SecondHandSmoker said:


> Ron,
> You'll find the "wet cure" is so much easier and you'll get much better flavor penetration.


that makes sense, it is a lot easier. I do like that high mountain jerky rub flavor stuff. maybe I can put that in the water/cure, figure out the right amount so it comes out with the right flavor. then always do that and be consistent.


----------



## SmokinEdge (Oct 31, 2021)

rons said:


> that makes sense, it is a lot easier. I do like that high mountain jerky rub flavor stuff. maybe I can put that in the water/cure, figure out the right amount so it comes out with the right flavor. then always do that and be consistent.


Use just enough liquid to make a marinade with it, in enough volume for the meat weight. Add cure #1 to that marinade (if not in the original seasoning) into a plastic zip bag or casserole dish and let it sit for 24hr.


----------



## rons (Oct 31, 2021)

SmokinEdge said:


> Use just enough liquid to make a marinade with it, in enough volume for the meat weight. Add cure #1 to that marinade (if not in the original seasoning) into a plastic zip bag or casserole dish and let it sit for 24hr.


oh sure thing, I've kinda been doing that, but using the powdered flavor after and using that tender quick stuff, but now will do it with that #1 cure stuff and the flavor mixed in. Might take me a few test runs to get the flavor stuff right, but once I do, then it'll just be a routine after.


----------



## thirdeye (Oct 31, 2021)

rons said:


> Hey folks, been years since I've been here. But now I have a question... it's something that seems wrong.
> I read things about curing salts vs lbs of meat, for dry that makes sense, but not for wet. Here is why
> *It seems like the concentration is the key, not the lbs of meat*. Like lets say for example, you add 1 tsp for X amount of meat  in a gallon of water. If you had 10 gallons for water, that 1 tsp would be way to diluted, even if it was that same amount of meat.  It seems like it should be "cure per X amount of liquid". Like a person could make up 5 gallons of liquid, with cure etc. then just 'use' as much as needed to fully cover/marinate what ever amount of meat. Whether it be 2 ounces of meat of 5 lbs of meat.
> does that make sense?


*In a curing brine the amount (weight) of cure #1 is based on the weight of the meat plus the weight of the water.*   When using a dry cure, the amount of Cure #1 is based on meat weight.   The Cure #1 percentage is constant in either situation and that is 0.25% or 1.13 grams of cure #1 per pound (of meat + water, or meat only when dry curing).

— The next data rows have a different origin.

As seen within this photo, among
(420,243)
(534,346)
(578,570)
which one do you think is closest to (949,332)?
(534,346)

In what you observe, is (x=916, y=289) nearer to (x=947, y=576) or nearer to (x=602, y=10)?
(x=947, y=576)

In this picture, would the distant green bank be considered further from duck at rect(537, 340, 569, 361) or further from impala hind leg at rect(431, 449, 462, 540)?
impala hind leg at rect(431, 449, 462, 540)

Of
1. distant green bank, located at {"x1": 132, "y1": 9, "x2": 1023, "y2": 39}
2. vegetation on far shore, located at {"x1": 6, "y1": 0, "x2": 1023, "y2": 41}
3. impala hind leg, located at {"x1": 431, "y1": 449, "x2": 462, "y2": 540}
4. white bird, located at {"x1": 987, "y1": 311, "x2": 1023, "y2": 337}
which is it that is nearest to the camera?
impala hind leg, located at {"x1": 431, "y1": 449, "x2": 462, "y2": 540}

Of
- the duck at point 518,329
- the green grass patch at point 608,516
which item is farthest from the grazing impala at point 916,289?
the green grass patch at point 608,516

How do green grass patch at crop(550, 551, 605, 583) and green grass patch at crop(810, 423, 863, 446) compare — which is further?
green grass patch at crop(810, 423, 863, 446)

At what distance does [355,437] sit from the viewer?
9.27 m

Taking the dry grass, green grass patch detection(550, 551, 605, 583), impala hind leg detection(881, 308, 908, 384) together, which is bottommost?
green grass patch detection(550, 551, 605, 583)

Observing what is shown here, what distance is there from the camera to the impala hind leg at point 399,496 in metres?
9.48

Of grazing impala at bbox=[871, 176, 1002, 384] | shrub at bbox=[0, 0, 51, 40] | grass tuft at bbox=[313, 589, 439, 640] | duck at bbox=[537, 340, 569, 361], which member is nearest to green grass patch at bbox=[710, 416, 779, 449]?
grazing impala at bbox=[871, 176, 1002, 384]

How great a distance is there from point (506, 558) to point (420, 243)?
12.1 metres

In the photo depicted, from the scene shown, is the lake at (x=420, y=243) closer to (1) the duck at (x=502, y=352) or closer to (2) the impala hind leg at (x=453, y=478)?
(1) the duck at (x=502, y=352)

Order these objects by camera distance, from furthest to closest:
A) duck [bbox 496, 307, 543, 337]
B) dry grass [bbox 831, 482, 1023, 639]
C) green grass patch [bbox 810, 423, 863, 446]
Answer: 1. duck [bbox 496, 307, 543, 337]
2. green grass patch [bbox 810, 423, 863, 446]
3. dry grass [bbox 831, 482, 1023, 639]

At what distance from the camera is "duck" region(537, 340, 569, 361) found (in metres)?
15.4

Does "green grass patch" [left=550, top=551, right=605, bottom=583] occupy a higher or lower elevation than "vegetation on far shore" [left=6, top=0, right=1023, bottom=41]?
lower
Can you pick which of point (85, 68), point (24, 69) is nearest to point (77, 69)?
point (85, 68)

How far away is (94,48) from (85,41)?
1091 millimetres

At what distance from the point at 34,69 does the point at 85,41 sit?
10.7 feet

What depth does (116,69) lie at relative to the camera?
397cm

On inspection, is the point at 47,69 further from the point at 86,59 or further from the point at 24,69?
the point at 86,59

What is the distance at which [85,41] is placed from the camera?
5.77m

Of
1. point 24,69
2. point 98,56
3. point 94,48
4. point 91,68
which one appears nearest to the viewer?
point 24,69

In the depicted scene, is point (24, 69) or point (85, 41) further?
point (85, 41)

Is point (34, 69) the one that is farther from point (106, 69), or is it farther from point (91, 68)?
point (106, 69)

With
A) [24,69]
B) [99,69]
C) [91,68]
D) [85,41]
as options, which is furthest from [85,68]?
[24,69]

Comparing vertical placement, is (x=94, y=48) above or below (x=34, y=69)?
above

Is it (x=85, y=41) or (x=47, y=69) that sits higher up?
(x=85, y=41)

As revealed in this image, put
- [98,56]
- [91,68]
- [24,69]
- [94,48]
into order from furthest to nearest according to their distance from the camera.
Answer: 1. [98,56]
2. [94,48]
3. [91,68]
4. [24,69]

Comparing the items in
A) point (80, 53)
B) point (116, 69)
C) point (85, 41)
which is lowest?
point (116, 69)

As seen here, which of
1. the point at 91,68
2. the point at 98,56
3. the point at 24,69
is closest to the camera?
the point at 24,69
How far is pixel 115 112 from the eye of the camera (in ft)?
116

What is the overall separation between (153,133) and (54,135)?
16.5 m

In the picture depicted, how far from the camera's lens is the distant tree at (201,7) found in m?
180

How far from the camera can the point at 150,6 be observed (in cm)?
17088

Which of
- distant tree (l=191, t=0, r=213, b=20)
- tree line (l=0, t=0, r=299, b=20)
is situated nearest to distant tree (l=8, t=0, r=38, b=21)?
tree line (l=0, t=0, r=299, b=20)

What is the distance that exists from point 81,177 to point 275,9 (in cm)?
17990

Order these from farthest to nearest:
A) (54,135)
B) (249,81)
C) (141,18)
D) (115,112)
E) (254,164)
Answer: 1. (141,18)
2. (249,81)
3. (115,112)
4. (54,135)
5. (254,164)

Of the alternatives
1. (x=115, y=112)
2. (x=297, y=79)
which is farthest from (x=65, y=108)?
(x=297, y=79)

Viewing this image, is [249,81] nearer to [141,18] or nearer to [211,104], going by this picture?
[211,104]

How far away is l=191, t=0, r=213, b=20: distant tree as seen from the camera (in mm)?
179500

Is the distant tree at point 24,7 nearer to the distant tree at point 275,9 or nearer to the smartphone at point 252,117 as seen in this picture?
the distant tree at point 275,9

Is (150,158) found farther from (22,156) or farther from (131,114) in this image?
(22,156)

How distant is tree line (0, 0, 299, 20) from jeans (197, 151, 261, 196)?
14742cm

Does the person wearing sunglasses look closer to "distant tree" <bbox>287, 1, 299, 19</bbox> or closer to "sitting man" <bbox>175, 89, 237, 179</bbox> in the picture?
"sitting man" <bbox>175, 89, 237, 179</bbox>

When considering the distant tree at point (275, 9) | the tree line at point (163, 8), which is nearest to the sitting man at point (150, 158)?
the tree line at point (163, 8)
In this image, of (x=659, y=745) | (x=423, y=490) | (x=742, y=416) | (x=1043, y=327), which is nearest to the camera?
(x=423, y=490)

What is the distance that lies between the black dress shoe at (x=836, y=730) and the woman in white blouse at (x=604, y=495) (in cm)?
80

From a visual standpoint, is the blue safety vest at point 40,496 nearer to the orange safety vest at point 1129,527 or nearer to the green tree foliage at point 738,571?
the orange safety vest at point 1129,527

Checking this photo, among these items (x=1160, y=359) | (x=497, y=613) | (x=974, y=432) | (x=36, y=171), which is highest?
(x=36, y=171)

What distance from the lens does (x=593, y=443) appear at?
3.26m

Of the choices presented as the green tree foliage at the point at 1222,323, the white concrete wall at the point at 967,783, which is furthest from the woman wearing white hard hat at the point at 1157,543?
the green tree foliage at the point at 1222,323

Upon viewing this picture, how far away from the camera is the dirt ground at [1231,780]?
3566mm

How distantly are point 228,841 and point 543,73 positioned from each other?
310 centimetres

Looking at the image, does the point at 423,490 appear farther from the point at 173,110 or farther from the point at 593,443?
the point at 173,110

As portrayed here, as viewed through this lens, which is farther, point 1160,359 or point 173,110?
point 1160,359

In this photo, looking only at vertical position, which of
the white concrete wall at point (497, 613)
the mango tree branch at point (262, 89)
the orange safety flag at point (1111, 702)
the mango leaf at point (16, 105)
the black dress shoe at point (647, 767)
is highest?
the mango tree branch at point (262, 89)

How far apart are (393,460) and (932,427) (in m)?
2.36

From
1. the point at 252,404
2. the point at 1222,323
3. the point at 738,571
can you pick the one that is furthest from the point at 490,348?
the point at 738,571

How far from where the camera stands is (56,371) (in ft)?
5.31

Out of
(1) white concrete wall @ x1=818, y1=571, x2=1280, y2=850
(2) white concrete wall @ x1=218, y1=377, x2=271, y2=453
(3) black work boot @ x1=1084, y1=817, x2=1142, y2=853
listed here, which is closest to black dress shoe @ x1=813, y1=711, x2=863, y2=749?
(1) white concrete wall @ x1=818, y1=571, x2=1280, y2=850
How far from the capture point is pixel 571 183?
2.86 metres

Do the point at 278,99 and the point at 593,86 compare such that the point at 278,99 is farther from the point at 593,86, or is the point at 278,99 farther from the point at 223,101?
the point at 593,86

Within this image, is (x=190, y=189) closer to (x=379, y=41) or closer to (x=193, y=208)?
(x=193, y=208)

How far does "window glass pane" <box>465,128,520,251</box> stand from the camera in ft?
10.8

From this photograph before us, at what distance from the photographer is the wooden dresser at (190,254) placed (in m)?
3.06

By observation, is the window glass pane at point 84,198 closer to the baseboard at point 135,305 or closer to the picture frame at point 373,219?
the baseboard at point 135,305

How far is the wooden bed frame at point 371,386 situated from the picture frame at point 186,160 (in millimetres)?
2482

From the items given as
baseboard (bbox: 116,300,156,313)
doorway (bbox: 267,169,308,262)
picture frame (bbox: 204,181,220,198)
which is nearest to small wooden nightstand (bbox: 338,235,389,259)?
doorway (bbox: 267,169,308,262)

Tender Quick is not interchangeable with cure #1, however earlier this year I was asked about a Dizzy Pig ham cure recipe that used Tender Quick in a curing brine. That thread is HERE.  

 daveomak
  came to the rescue with help on the calculations needed.

Sugar is used to knock down the harshness of salt used in curing.  It is not mandatory so you could use low percentages  That said, different sugars can have different effects.  Light brown sugar, dark brown sugar, white sugar, maple sugar, Turbinado sugar or Splenda  are available.

Pop's Brine is what I call a universal brine, and there are some advantages of using a curing brine that is on the low end of the acceptable range of cure #1 in a gallon of water.  Namely, skipping the meat + water calculation. Pop's Brine has been proven to be successful as well as safe which is a major consideration in home curing and canning.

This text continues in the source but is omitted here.